Spatial relationship listing:
* * * * *
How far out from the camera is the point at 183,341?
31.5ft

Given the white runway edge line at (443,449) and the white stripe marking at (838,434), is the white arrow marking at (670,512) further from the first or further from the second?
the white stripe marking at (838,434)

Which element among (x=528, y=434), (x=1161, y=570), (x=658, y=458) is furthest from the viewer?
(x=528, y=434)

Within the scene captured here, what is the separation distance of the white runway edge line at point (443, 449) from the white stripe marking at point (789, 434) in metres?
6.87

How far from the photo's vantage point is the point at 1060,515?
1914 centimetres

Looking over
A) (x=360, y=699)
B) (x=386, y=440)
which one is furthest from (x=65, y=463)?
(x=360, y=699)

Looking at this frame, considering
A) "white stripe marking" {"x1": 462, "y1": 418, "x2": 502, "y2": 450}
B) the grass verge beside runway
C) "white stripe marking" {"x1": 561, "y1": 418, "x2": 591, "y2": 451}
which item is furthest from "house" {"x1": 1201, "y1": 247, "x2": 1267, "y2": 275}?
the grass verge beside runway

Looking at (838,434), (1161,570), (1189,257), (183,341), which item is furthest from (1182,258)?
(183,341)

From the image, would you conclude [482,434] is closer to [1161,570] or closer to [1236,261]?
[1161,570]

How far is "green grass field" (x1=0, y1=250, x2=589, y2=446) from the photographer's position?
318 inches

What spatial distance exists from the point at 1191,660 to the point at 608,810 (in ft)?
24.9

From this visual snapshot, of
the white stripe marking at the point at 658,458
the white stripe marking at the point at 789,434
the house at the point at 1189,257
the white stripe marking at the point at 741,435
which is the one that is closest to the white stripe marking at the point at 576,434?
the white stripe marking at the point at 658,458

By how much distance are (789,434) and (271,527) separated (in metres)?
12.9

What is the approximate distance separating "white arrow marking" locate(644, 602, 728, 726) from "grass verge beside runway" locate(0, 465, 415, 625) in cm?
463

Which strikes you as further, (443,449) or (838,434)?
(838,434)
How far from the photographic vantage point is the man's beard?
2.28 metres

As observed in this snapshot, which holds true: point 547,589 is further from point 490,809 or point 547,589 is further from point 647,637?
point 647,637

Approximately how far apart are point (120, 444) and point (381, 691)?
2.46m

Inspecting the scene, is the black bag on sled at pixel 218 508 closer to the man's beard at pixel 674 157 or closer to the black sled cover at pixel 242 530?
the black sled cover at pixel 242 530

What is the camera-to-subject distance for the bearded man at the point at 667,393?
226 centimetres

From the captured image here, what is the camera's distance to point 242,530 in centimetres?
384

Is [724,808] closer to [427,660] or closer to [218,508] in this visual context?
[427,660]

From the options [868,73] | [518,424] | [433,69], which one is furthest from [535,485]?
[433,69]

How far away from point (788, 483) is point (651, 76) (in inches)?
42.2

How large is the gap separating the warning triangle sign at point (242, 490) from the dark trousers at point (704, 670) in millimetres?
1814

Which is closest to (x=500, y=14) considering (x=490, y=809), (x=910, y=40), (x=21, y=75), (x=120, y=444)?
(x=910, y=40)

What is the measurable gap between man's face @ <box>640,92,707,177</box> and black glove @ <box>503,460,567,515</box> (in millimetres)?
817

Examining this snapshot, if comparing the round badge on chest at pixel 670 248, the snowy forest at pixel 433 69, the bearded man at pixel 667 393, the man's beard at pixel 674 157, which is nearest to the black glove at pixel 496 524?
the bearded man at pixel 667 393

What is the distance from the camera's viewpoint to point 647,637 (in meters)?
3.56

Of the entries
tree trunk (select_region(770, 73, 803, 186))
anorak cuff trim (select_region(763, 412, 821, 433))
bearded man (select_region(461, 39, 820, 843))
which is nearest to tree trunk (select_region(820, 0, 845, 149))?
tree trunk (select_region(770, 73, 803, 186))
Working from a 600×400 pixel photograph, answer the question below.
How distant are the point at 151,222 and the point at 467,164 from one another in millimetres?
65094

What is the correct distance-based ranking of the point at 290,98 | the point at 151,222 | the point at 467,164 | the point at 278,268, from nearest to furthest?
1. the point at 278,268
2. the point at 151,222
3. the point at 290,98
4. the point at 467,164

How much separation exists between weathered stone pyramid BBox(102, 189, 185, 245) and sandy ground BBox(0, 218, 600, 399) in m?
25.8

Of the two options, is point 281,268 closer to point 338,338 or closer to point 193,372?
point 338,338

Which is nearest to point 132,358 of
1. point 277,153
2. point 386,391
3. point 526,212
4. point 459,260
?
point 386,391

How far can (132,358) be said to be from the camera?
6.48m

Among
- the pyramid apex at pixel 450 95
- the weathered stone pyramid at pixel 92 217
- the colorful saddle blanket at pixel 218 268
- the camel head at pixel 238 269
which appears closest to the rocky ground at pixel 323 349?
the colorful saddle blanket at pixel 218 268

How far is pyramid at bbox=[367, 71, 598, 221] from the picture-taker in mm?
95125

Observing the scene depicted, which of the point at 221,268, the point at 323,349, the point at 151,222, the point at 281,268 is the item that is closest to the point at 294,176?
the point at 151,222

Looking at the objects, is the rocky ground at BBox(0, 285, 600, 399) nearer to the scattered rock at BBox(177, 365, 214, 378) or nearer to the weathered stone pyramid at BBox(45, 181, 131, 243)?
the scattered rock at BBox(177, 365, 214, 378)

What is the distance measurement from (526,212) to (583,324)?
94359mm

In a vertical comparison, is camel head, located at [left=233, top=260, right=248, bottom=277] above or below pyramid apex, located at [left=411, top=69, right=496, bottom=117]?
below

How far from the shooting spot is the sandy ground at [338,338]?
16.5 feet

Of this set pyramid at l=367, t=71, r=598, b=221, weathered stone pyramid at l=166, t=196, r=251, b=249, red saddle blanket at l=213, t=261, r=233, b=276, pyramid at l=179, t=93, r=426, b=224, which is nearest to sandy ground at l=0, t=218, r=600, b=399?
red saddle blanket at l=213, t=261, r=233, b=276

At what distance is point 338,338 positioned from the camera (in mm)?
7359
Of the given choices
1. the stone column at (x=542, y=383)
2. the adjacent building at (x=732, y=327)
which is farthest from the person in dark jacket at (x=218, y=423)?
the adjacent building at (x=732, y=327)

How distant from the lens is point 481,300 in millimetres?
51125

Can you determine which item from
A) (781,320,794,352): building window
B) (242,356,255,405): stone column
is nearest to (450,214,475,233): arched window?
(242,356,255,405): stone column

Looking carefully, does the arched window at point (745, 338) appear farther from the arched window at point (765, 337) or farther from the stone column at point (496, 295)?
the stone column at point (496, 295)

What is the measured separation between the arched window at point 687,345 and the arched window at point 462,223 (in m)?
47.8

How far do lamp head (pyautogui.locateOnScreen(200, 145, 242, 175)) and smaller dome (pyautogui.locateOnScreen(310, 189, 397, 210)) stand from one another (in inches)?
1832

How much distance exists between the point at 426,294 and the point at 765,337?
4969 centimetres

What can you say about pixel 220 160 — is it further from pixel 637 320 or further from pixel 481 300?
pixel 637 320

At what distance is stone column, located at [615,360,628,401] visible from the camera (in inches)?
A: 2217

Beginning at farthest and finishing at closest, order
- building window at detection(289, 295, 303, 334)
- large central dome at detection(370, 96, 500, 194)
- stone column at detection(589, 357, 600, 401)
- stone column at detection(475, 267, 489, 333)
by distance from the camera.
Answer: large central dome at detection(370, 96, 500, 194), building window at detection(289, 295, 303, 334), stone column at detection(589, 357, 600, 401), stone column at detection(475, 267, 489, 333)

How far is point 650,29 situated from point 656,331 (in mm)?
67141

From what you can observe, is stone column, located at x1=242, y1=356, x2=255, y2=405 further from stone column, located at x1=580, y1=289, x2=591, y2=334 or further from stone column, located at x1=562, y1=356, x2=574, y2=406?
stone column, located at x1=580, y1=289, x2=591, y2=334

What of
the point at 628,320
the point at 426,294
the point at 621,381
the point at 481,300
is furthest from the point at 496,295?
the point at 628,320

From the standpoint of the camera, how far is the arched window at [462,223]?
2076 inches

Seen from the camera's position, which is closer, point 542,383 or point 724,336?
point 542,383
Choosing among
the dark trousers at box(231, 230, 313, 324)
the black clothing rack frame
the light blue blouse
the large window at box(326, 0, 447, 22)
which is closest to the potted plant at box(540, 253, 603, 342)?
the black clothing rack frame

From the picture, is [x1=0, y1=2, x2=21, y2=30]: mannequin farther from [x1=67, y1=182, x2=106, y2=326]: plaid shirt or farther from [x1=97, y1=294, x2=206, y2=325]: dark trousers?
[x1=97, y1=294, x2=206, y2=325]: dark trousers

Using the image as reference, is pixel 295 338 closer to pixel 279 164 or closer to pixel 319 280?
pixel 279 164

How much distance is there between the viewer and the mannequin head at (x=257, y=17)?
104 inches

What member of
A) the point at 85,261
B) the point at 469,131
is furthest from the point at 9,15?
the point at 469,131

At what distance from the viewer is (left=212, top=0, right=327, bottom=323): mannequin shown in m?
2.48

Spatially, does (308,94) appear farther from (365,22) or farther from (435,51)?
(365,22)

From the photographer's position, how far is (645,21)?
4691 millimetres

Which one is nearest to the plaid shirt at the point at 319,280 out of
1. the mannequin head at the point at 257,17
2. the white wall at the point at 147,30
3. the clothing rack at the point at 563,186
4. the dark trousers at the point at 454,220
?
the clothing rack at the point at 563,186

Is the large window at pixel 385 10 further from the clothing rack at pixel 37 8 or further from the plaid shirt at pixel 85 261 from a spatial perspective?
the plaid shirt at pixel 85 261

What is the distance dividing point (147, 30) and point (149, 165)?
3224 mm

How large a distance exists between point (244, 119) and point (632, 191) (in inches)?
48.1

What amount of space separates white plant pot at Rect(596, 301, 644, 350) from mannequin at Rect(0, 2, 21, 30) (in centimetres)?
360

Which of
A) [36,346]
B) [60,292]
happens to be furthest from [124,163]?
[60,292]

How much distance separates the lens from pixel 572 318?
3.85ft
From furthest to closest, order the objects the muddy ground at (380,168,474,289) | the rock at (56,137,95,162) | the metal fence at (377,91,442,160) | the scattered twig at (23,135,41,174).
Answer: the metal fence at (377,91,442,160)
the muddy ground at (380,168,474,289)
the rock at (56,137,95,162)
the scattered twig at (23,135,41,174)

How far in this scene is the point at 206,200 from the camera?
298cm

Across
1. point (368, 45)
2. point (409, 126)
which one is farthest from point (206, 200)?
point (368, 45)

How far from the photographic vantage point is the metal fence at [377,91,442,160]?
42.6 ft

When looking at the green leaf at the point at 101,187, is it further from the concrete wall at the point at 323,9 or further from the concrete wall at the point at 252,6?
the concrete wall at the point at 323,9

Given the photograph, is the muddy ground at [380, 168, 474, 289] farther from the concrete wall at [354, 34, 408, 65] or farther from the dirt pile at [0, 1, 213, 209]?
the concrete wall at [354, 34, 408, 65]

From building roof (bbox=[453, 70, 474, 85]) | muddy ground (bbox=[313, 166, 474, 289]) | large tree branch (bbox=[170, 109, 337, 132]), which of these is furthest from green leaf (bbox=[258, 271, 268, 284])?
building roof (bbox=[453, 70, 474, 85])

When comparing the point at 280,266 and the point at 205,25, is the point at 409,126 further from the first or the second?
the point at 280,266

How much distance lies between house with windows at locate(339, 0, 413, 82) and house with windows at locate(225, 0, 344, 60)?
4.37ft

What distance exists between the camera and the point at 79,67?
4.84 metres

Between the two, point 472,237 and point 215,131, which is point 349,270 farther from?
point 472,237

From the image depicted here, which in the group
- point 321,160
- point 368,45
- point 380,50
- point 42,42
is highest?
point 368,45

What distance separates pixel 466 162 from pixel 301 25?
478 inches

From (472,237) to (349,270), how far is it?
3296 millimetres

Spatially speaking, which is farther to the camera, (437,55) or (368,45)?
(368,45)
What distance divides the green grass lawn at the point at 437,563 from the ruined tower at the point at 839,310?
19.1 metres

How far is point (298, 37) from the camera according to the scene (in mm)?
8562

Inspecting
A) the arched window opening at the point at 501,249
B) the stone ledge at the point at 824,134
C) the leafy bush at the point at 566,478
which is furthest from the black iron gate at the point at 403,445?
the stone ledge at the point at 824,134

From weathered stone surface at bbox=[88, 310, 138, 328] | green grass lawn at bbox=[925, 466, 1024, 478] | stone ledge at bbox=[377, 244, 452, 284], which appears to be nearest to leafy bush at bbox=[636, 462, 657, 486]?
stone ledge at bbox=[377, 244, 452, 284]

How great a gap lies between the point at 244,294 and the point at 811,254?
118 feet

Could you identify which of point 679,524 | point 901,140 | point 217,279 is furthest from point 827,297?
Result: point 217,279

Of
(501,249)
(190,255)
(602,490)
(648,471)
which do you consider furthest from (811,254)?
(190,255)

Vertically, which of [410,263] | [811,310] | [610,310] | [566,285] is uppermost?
* * * * *
▶ OBJECTIVE
Find every line in the listing above that contains the word "farther", matching case, and copy each of those lines.

▶ COMPLETE OUTPUT
Looking carefully, does the arched window at point (745, 338) appear farther from the arched window at point (765, 337) or farther from the stone column at point (496, 295)?
From the picture, is [x1=0, y1=2, x2=21, y2=30]: mannequin farther from [x1=67, y1=182, x2=106, y2=326]: plaid shirt or farther from [x1=97, y1=294, x2=206, y2=325]: dark trousers?
Spatially, does (308,94) appear farther from (365,22) or farther from (435,51)?
Given the photograph, is the muddy ground at [380, 168, 474, 289] farther from the concrete wall at [354, 34, 408, 65] or farther from the dirt pile at [0, 1, 213, 209]?
Between the two, point 472,237 and point 215,131, which is point 349,270 farther from?
Spatially speaking, which is farther to the camera, (437,55) or (368,45)?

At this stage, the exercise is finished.